Lord Eddard ficou horrorizado com o que viu quando entrou na cidade: lares saqueados e queimados, mulheres estupradas, inúmeros cidadão inocentes mortos. Enojado, levou os seus homens directamente para o Red Keep. Ao entrar na sala do trono encontrou o Rei deposto sob uma poça do seu próprio sangue, morto pelas mãos do seu guarda jurado, Jaime Lannister, que estava descaradamente sentado no trono.

Ao exigir saber do paradeiro da rainha Rhaella, foi informado que ela e o seu filho Viserys já tinham partido para Dragonstone antes da chegada dos Lannister, mas outros membros da família real não tiveram a mesma sorte. Elia Martell de Dorne, esposa de Rhaegar, foi violada e morta por Sir Gregor Clegane e os filhos mais novos do príncipe mortos, sob ordens de Tywin Lannister. Quando Robert melhorou e partiu para a capital, Lord Eddard exigiu que os Lannister pagassem pelos seus crimes odiosos, Robert recusou e enviou Ned para Storm’s End, lar dos Baratheon, que ainda estava cercada por forças leais à Coroa. As palavras proferidas entre os grandes amigos só eles sabem, mas diz-se que Lorde Eddard saiu irado de King’s Landing.
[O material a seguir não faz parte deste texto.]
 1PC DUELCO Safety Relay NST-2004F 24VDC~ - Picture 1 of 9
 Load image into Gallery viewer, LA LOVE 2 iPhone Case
Quando Robert foi coroado, nomeou Jon Arryn como Mão do Rei e a primeira ordem de Lord Arryn foi estabelecer uma trégua com os Martell, de Dorne, indignados pelo assassinato brutal da princesa Elia e dos seus filhos. Após a morte de Lyanna Stark, prometida de Robert, as Casas Baratheon e Lannister uniram-se em matrimónio e Eddard Stark voltou a Winterfell, para sempre atormentado pela morte da irmã e pelo modo vergonhoso como Robert conquistou o trono.”